Albert deslizó suavemente con sus dedos los delgados tirantes del camisón de seda de Candy, besó despacio sus hombros extasiado con el toque de sus labios sobre la piel de ella, recorrió su cuello y sintió como se erizaba toda ella en sus brazos.
La levantó y Candy rodeó con sus piernas la cintura de Albert y con sus brazos su cuello, él la recostó en su cama mientras se besaban con ternura, despacio, deleitándose en la humedad, suavidad y sabor de los labios.
No tenían prisa, la lluviosa noche de tormenta era el contexto ideal para estar juntos.
Candy era feliz mordiendo suavemente los labios de Albert, dejaba que él profundizara con su lengua y ambos disfrutaban el sabor de sus bocas, las manos de él hacían un delicado recorrido desde sus muslos hasta sus caderas, desde sus pechos hasta su vientre. Albert besó todo su cuerpo desnudo y mientras lo hacía a su mente llegaba un pensamiento:
"Aún no, aún no es tiempo"...
Bajó con sus labios desde su boca hasta su cuello, su vientre y su sexo, mientras con sus manos masajeaba delicadamente los senos de ella.
"Aún no, espera"...
Albert dudaba, la voz en su mente le gritaba detenerse pero sus instintos lo hacían seguir.
-Candy...
-¿Qué pasa Albert?
Contestó ella nerviosa mientras lo observaba en algún momento besar todo su cuerpo y al otro cerraba sus ojos dejándose llevar por el placer que por primera vez en su vida estaba conociendo.
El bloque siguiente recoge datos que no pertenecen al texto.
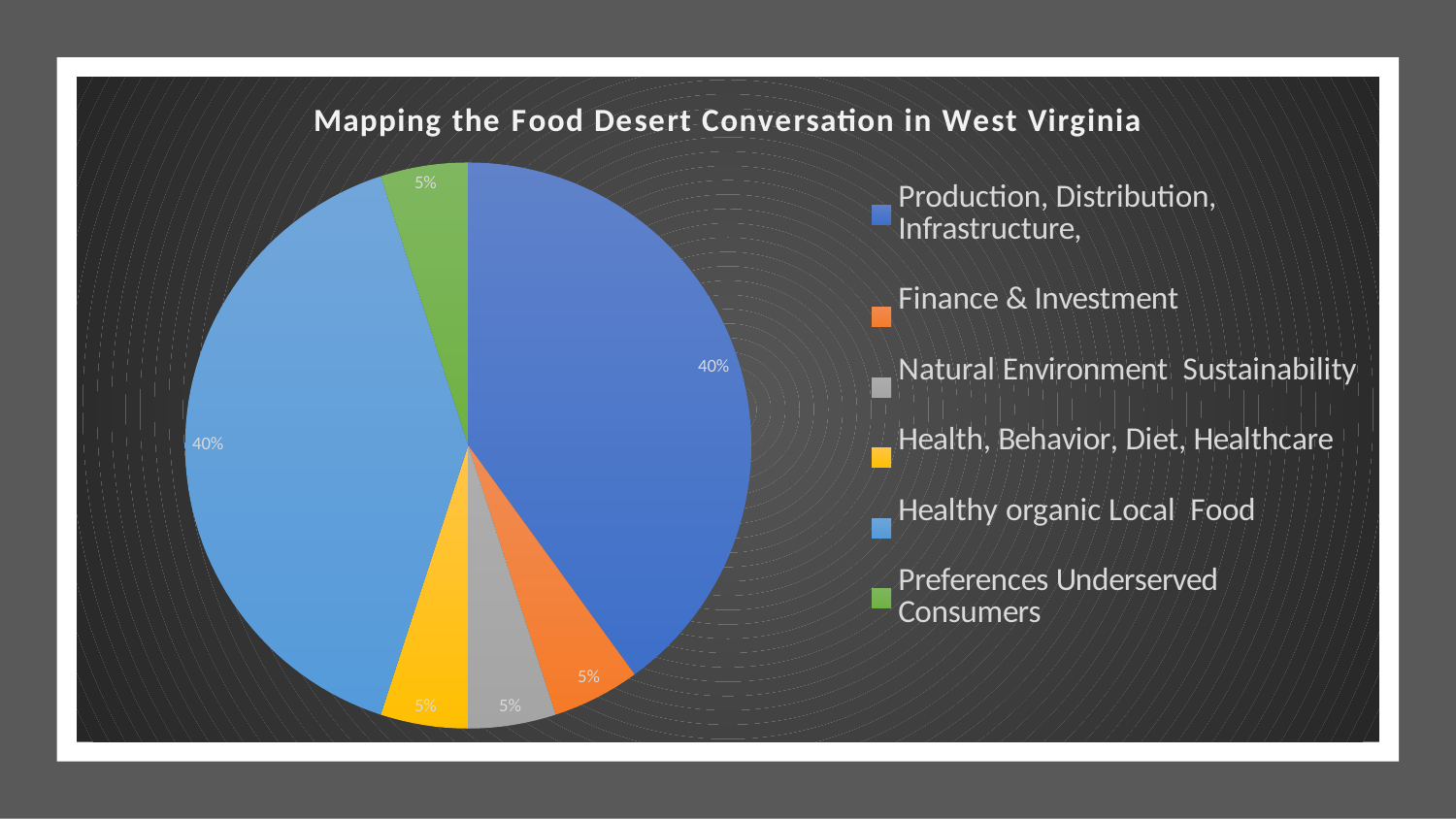
How many slices does the pie chart have? 6 What is the value for Health, Behavior, Diet, Healthcare? 5% What type of chart is shown on the slide? pie chart What share of the pie is Finance & Investment? 5% How many entries does the legend list? 6 What share of the pie is Production, Distribution, Infrastructure? 40% What share of the pie is Healthy organic Local Food? 40% Which is larger, Production, Distribution, Infrastructure or Natural Environment Sustainability? Production, Distribution, Infrastructure Which colour represents Healthy organic Local Food in the legend? light blue What is the title of the chart? Mapping the Food Desert Conversation in West Virginia What is the difference between the share for Healthy organic Local Food and the share for Finance & Investment? 35%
La tormenta seguía, los fuertes truenos disimulaban los sonidos que hacían con sus cuerpos y las graves exhalaciones que emitía Albert o los suaves gemidos de ella.
Albert besó cada parte del cuerpo de Candy y ella imitó lo que su amado hacía.
Se colocó sobre él y sintió entre sus piernas la clara invitación a entregarse por completo.
Ambos se perdían en el placer de sentir la humedad y el delicioso roce de sus sexos..
Albert contemplaba la silueta sobre él y le parecía un sueño estar así, Candy, el amor de su vida en esa noche perfecta. No era sexo como el que había tenido antes, ahora era todo diferente; cada beso, cada caricia le erizaban la piel y lo llevaban al cielo.
Candy sabía que jamás olvidaría esa noche; los besos, las caricias, la grave y ronca voz de Albert diciéndole al oído cuánto la amaba y cuánto la deseaba, los olores, los sonidos, el calor, la luz blanquecina que entraba por la ventana y le hacía admirar la desnudez del fuerte hombre que estaba a punto de convertirla en su mujer, para siempre.
Albert se posicionó sobre ella y despacio separó sus piernas.
El momento llegó, Candy sentía como una parte de él comenzaba con dificultad a invadirla en lo más íntimo, su agitado corazón latía rápidamente. Un ardor punzante le recorría en su interior y tuvo miedo, pero se aferró a Albert y lo abrazó fuerte. Cerró sus ojos y pensó que era el momento más glorioso de su vida, estaba entregándose por completo al amor.
Albert se estaba perdiendo en un profundo abismo del más inmenso placer que jamás había sentido, sentía sus latidos dentro de ella, sentía el calor y la alegría de pertenecerle a quien su corazón ya le pertenecía también; consideraba a Candy la más valiosa del universo, la más bella, la más buena.